Of course, we can’t forget the beautiful, ever-changing clouds – Chiloé is a perfect place for cloudspotters like me.
As we approached the ocean, I heard the low hum of the waves crashing, even asking myself what that was, until we came out to a viewpoint and realized it was just the ocean from a distance!
As you can see, the route from within the national park descends to the beach along another clearly marked path. (For what it’s worth, this part of the national park is accessible from a path that opens along the main road through Cucao, although I think it’s worth paying the entrance fee to support the preservation of the forests.)
I loved the views as we walked towards the beach with the green-tinged cliffs off in the distance. For me, this was the highlight of the day.
Check out those fields covered in wildflowers and nature’s palette in all its glory!
Let’s not forget the imposing clouds towering over the wide-expanses visible all around us!
After a ten minute walk, we arrived at the beach, where we decided to relax for a while, just taking in the amazing views all around us. There were a few other people walking along the shore, but it was incredibly peaceful.
Just nature, being beautiful, no big deal. This is probably my ideal way to experience the Pacific Ocean – miles of near-empty beaches, wandering barefoot through the sand.
I loved the reflective surface of the ocean and watching other people explore the coastline. I can still remember the feeling of standing in the water and just realizing the vastness of the earth all around me. One of those unforgettable travel moments that remind you how much you have to be thankful for.
After lounging for a little while, we headed back towards Cucao to begin our return to Castro. We spotted the cows just chilling on the beach like we had been a few moments earlier.
As you can see, the national park’s path border nearby farmlands, making it impossible to get lost even if you wander up and down the shore for a while.
After a couple more glances at the fascinating colorful landscape around me, we returned through the forest on our way back to Cucao proper.
We took one final detour and ended up seeing more beautiful trees.
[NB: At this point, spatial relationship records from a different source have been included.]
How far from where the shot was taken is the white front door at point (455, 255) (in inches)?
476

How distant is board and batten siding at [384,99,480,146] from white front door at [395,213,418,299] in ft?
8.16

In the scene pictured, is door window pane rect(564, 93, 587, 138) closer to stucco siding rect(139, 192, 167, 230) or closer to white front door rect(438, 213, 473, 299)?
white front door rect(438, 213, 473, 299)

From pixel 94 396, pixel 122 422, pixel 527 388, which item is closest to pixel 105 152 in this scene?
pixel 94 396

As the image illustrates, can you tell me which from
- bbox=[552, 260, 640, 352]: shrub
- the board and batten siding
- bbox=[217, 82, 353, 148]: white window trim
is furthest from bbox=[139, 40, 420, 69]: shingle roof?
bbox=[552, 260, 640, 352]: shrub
I suggest spending a leisurely day wandering around the national park – it’s small, but it’s worth spending a restorative day breathing the fresh air and appreciating the simplicity of nature.
Back through the fields of flowers, we found our way once again to the main road and walked towards Cucao rather than back through the national park.
Lucky for us, the bus stop is actually outside one of the restaurants located outside the park in tiny Cucao, and we had just enough time for some tea and a snack. I was curious to try the other type of kuchen, this one topped with a barely sweet custard and blueberries. Mmm.
As you can see, visiting Cucao is an excellent idea for a day trip during a stay on Chiloé – just be sure to take the path to the beach as well as the paths through the forests!
Recommendations for Cucao, Chiloé, Chile:
- Buses to Cucao leave from Castro’s regional terminal on a regular schedule, about every 30 minutes to an hour. One way fares cost $2000 CLP and if you buy round trip tickets, it costs $3500.
- Cucao is tiny, and the bus drops you off in front of the national park and leaves from in front of one of the restaurants on the main road. The road continues after the last stop; this is where you can find the pathway to the beach.
- There are some lodging options in Cucao including a hostel, and it would totally be worth staying there for a night or two if you plan to enjoy a bit of a retreat from the city or want easy access to the beach. If I could do it over again, I would have gone directly to Cucao upon arrival in Castro, and then stayed in Castro on my way back.
- Parque Nacional Chiloé is run by CONAF, Chile’s national park service, and that means that it has all the installations you could need, such a bathrooms, a small visitor’s center, some facilities for kids, and clearly marked paths. Here’s the website. Admission for foreigners costs $4000 CLP.
- I suggest bringing a picnic lunch to enjoy on the beach – we would have eaten there if we had realized how close it was! You can also eat at the restaurant or just have a snack as we did. Like everywhere on Chiloé, prices are very reasonable.